Like every good Boy Scout you need to know what to expect. In this instance, let’s talk about your opponent pre-flop. Your hand may not improve on the flop or a premium hand, such as Q-Q, could run into a flop of A-K-3. The strength of your hole-cards can change so knowing that you can bully your isolated opponent off the pot with a big continuation bet (or c-bet), even if you flop fresh air, is important to know before making the move. For this reason, in tournament play at least, you should make isolation plays only after studying how your opponents play.
Fighting fire with fire
You should also isolate super-aggressive players, those who refuse to give up without a fight. Getting into personal battles in poker costs chips, so it’s crucial you make players that do this pay. In the majority of cases you’re isolating to then steal the pot post-flop as your opponent gets out of the way to your c-bet. Most players will call you with ‘strong-looking’ cards (connecting picture cards or AcTc for example), and if a flop comes A-K-J you have isolated intelligently with any of those pairs. You’ll likely get paid off by a player who called you pre-flop with A-T or K-J. Crushing an opponent on this sort of flop gives you the chance to learn about isolating players who might have folded Q-T and forfeited their chances of flopping Broadway. You can make players who weren’t even in the hand go on tilt when the flop comes. Winning!
Isolation ever after
Many players, after learning how to isolate their opponent, restrict their play by limiting the times they use the technique pre-flop. The reality is that some isolation plays won’t work until post-flop play. If your original move to push players off the pot before any community cards have been dealt is ruined by three players seeing a flop you connect with, change your game plan and isolate post-flop. More players does mean more danger but with an increased pot value, it’s most profitable to take advantage by isolating one opponent with a worse kicker or drawing hand and taking them all the way to the river at the expense of the third or fourth player involved pre-flop. So, what are the rewards for utilising isolating post-flop?

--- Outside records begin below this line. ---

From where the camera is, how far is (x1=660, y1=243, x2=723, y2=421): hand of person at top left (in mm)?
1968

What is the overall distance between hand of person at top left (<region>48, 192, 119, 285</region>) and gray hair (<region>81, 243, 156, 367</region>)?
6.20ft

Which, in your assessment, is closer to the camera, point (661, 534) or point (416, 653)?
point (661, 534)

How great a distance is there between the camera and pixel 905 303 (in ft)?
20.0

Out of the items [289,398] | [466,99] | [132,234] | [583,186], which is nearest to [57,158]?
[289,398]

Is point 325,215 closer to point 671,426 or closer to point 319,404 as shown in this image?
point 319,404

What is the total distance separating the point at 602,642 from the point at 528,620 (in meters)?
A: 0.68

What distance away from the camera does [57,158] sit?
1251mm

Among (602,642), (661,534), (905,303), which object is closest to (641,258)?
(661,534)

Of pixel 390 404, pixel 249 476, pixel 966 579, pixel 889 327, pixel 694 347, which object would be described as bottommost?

- Increased control over the pot to the turn and river
- Enhanced table image in play across future hands
- Bullying players who like to play drawing hands into calling less thereafter
While you want to become the best player at the table by utilising the isolation play, over-playing it could end up costing you a lot of pre-flop folds to players who grow wise to your tendency and start to look you up. Conditions for an isolation play always need to be right for you to take advantage of your opponents.